Remember they said it’s not secure to install app from any other source? It’s fully Apple controlled environment, it’s even Apple WebKit engine

W T F ? What’s point of all this security measures?!

The Chrome patches were for the Chrome browser on the Mac/PCs. It's not clear from the articles that the Chrome app on iOS devices was vulnerable to escaping the sandbox or whether it just triggered the Safari crash at the Webkit level

 

[Big_D]

How is that even possible unless the person downloads a file or allows third party apps? 😬

The user just needs to visit a normal website which contains a specially prepared .html file - either a phishing or general malware site or a normal site that has been hacked and the relevant code inserted into it. The HTML/JavaScript on the page, which uses the ANGLE interface, uses malformed data causing something like a buffer overflow and allowing them to write executable code into the memory space, which can then be executed.

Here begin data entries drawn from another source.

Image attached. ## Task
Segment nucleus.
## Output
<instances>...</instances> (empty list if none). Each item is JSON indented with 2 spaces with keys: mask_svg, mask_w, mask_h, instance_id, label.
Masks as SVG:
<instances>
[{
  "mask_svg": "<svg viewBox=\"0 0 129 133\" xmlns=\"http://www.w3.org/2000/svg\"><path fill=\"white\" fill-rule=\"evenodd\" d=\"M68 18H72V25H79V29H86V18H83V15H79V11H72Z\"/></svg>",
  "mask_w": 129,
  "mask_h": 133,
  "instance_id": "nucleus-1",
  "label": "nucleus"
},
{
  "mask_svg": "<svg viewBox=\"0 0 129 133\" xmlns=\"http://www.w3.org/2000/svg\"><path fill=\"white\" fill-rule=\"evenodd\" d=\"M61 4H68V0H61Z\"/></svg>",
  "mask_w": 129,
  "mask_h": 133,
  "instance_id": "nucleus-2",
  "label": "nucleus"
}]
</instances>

In this case, it seems to be using malformed data to attack the GPU through Angle's OpenGL to Metal translation layer routines (on iOS).

In Chrome, it sounds like the the malformed data could be used to execute code, allowing for things like data exfiltration or the installation of persistent malware on the host.

On iOS, it sounds like it was limited to just crashing the browser (denial of service), but hadn't yet been expanded to exploit the vulnerability to actually be able to execute code.

 

[Big_D]

Why would a fix for this be included in iOS/iPadOS? Chrome on iPhone and iPad uses WebKit, not Chromium.

Because Webkit uses the same open source code for the ANGLE graphics translation.